▸ Data extract:
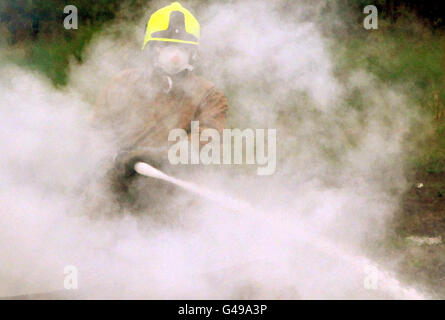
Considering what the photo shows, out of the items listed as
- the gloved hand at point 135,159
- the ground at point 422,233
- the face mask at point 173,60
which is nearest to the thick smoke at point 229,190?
the ground at point 422,233

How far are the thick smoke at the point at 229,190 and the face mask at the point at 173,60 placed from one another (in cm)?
66


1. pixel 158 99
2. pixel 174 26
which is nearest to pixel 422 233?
pixel 158 99

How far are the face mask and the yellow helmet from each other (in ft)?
0.22

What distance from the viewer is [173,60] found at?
3.67m

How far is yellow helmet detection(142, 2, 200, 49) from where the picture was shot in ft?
11.8

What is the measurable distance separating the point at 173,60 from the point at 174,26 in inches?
8.8

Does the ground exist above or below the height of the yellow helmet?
below

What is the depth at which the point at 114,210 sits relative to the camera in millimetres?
3904

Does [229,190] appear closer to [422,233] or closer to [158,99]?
[158,99]

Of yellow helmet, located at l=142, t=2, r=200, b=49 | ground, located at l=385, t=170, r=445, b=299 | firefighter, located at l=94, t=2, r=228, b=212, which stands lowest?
ground, located at l=385, t=170, r=445, b=299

▸ Set problem: Rewrite every row above, swapping "face mask" for "breathing mask" wherever it appears and changing nothing else. Leave the pictures out.

▸ Written answer:
Considering what the photo shows, out of the items listed as
- the gloved hand at point 135,159
- the ground at point 422,233
- the breathing mask at point 173,60
which is nearest to the thick smoke at point 229,190?
the ground at point 422,233

How far are the thick smoke at the point at 229,190 and the breathing mask at the point at 173,60 placed from one another (in cm)?
66


1. pixel 158 99
2. pixel 174 26
which is nearest to pixel 422 233?
pixel 158 99

How far are the breathing mask and the yellow helmet from each other (in ft)?
0.22

What distance from the viewer is [173,60] found at?
3.67m

How far is yellow helmet detection(142, 2, 200, 49) from where the picture was shot in ft?
11.8

What is the measurable distance separating the point at 173,60 from the point at 174,26 in inches?
8.8

Does the ground exist above or below the height of the yellow helmet?
below

What is the depth at which the point at 114,210 sits relative to the camera in millimetres?
3904

Does [229,190] appear closer to [422,233] or closer to [158,99]?
[158,99]

Of yellow helmet, located at l=142, t=2, r=200, b=49 | ground, located at l=385, t=170, r=445, b=299 | firefighter, located at l=94, t=2, r=228, b=212, which stands lowest?
ground, located at l=385, t=170, r=445, b=299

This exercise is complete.